## THE DATA
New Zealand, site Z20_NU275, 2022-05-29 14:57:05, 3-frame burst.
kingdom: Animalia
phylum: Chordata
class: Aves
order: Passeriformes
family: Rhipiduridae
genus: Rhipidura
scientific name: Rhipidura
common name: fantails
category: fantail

* * *

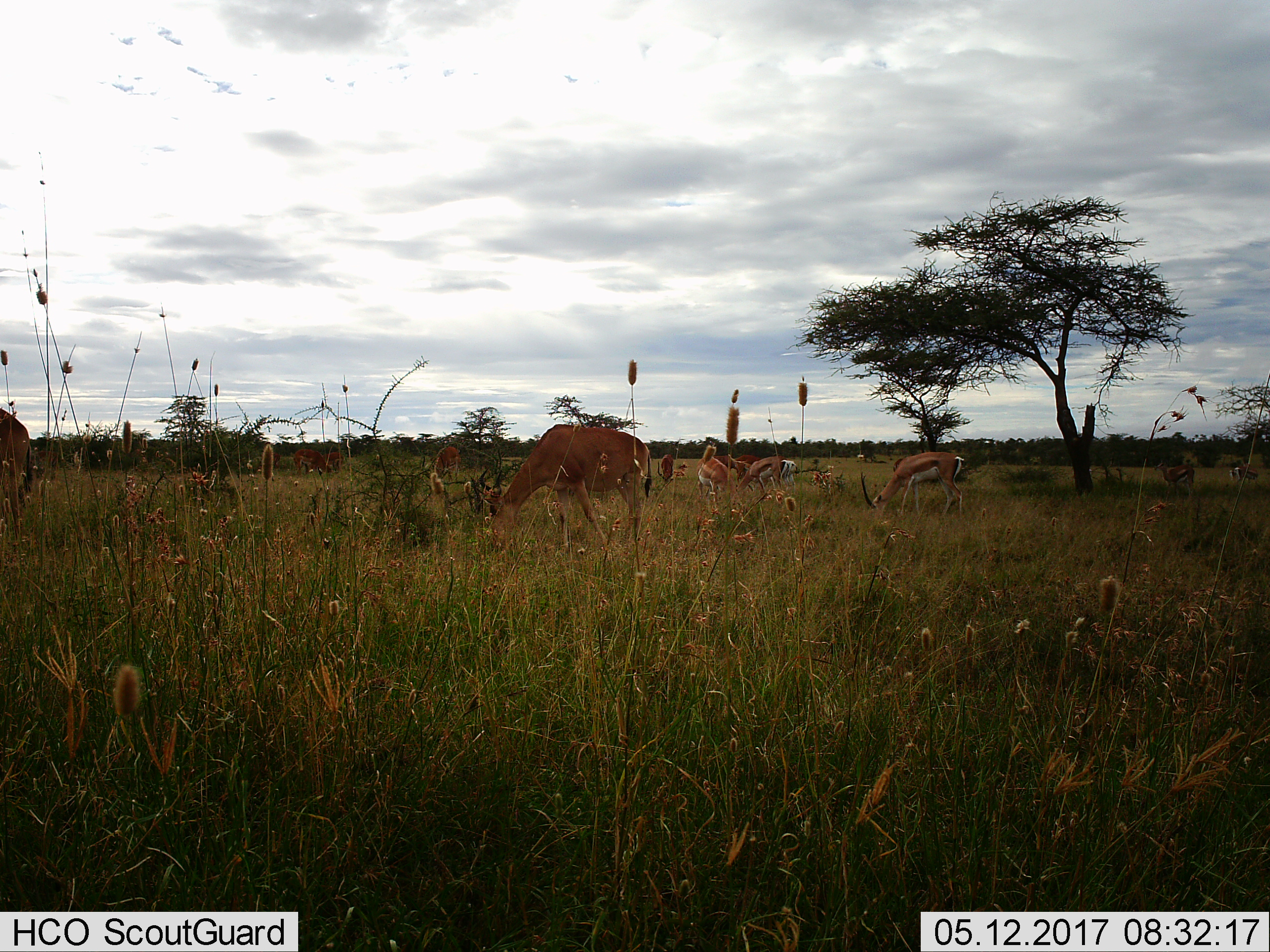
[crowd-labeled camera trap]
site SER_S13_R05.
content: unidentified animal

--

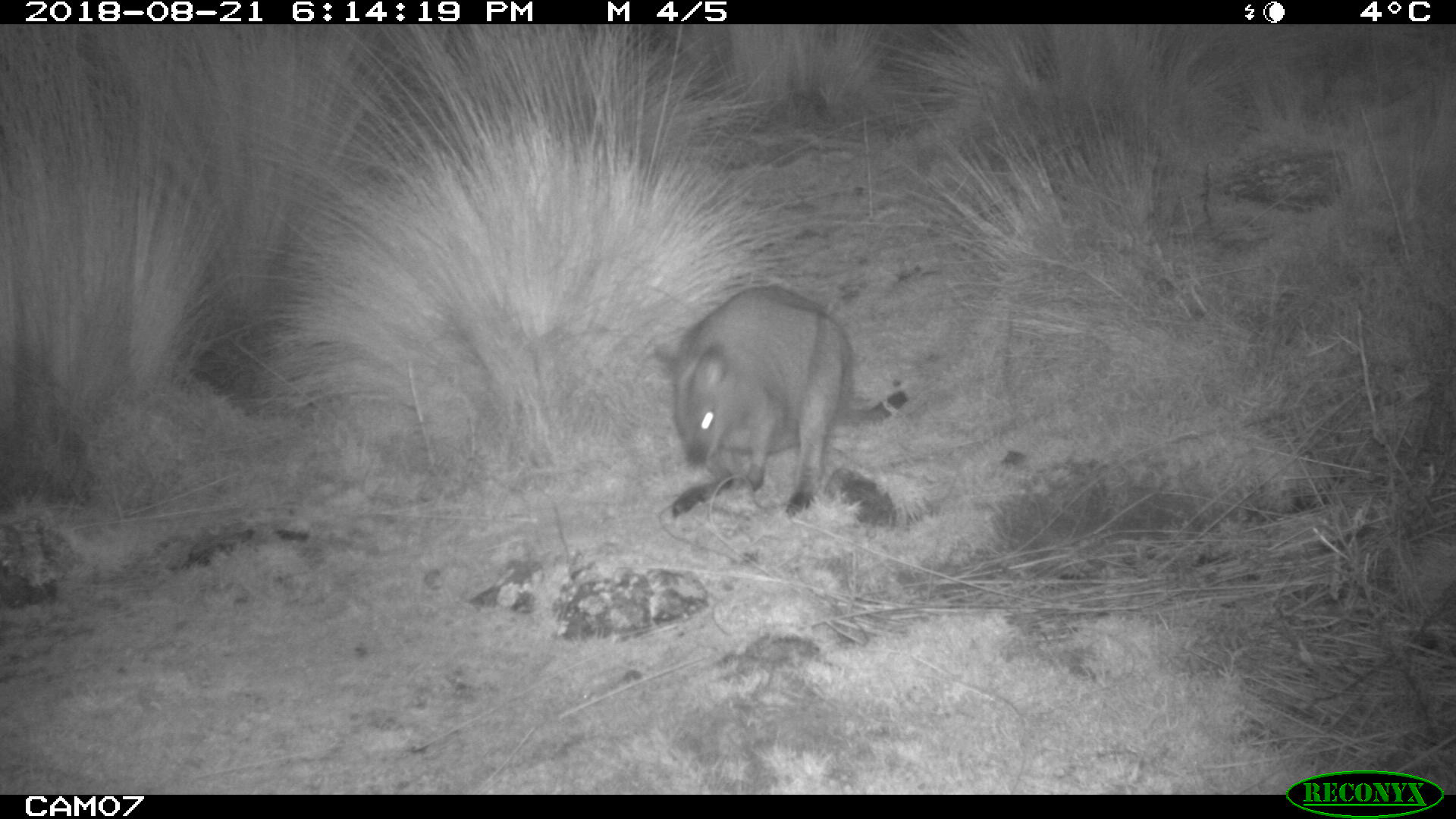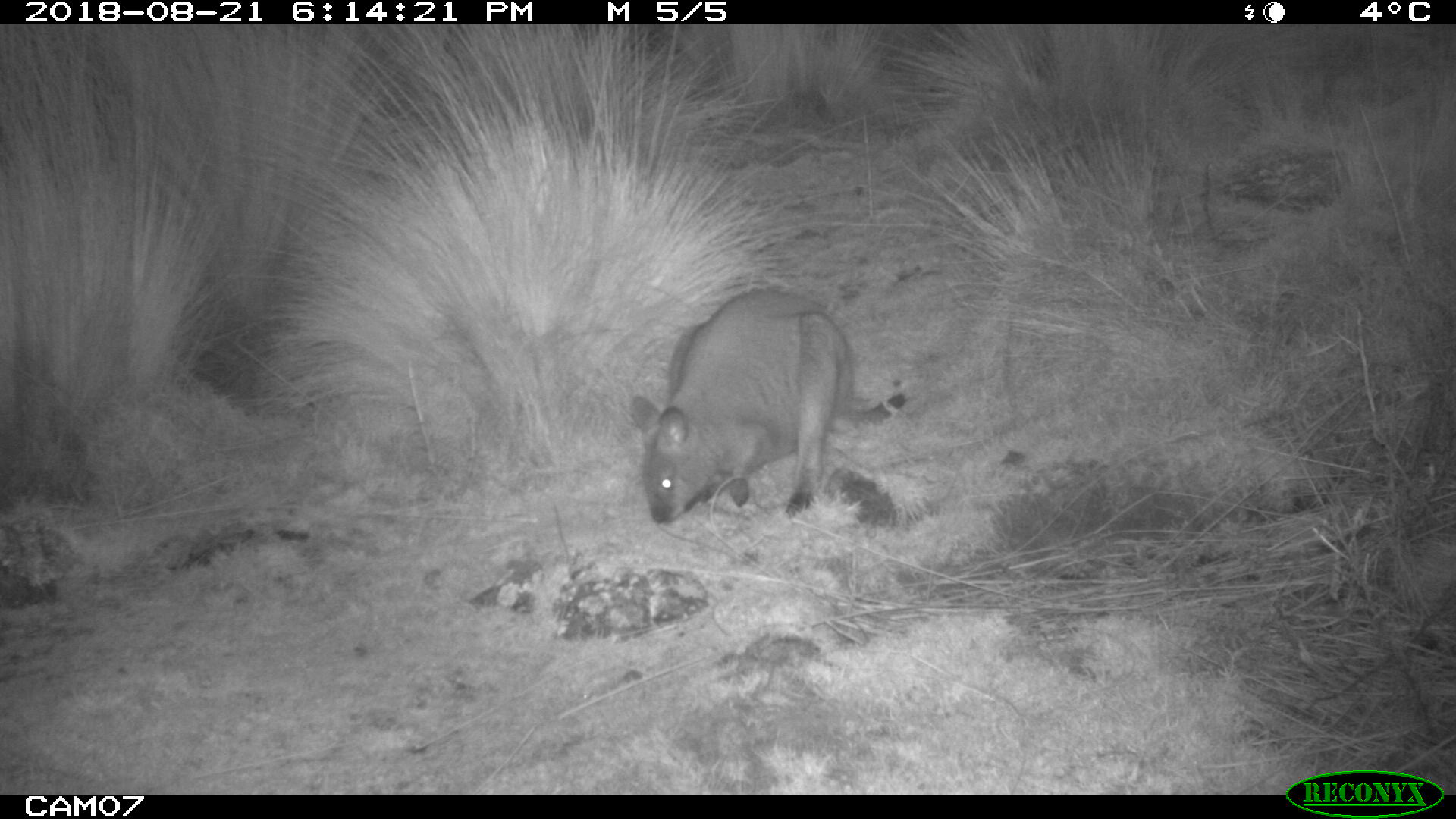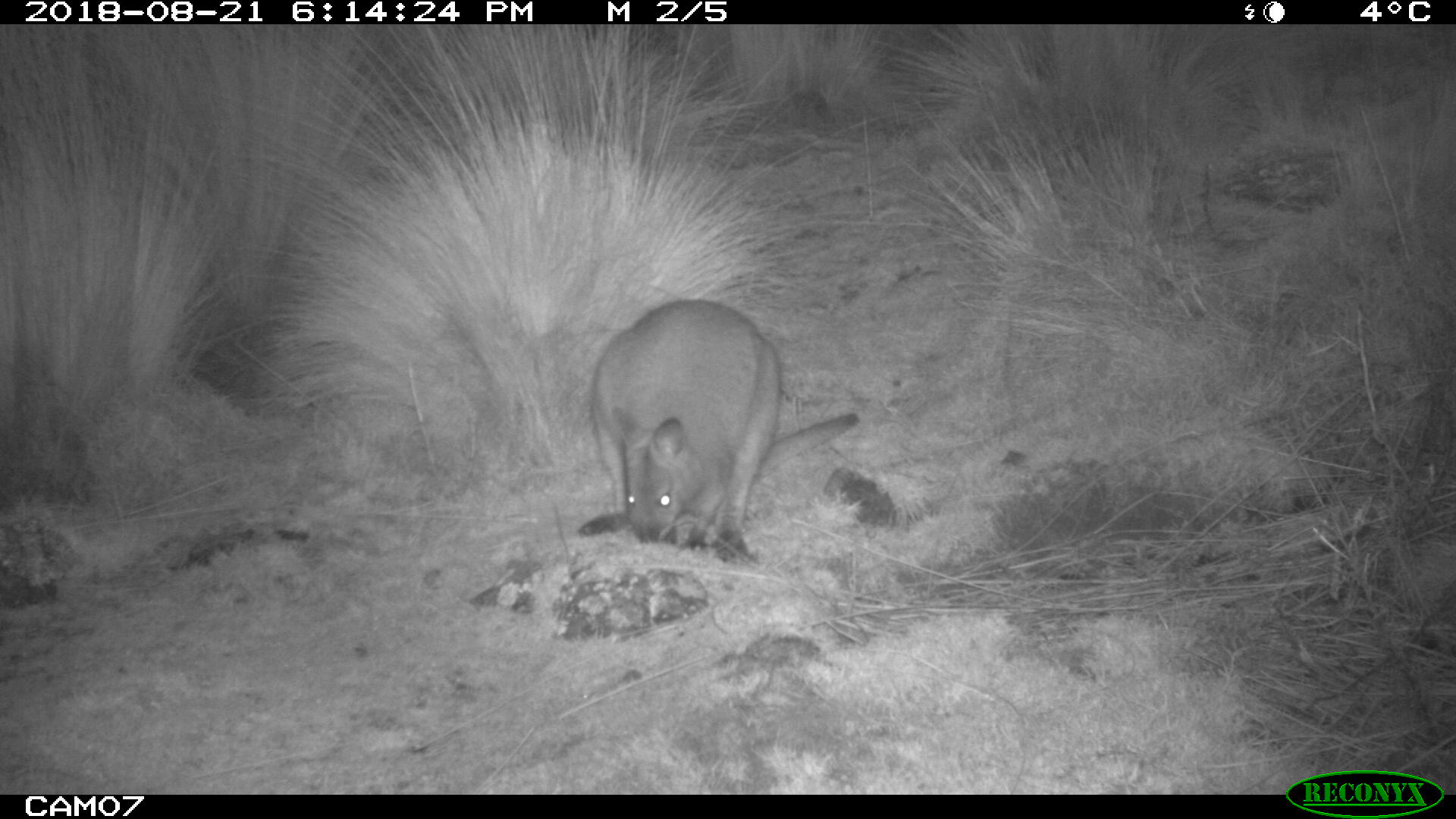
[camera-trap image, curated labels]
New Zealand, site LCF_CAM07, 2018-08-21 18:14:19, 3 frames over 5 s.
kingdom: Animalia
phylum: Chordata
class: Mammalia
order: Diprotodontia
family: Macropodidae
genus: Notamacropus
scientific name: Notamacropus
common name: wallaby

## PROMPT
Starting with the line above that holds "New Zealand, site LCF_CAM07, 2018-08-21" and stopping with the line that holds "common name: wallaby", reproduce each line exactly, omitting all other lines.

## SOLUTION FOR THIS TASK
New Zealand, site LCF_CAM07, 2018-08-21 18:14:19, 3 frames over 5 s.
kingdom: Animalia
phylum: Chordata
class: Mammalia
order: Diprotodontia
family: Macropodidae
genus: Notamacropus
scientific name: Notamacropus
common name: wallaby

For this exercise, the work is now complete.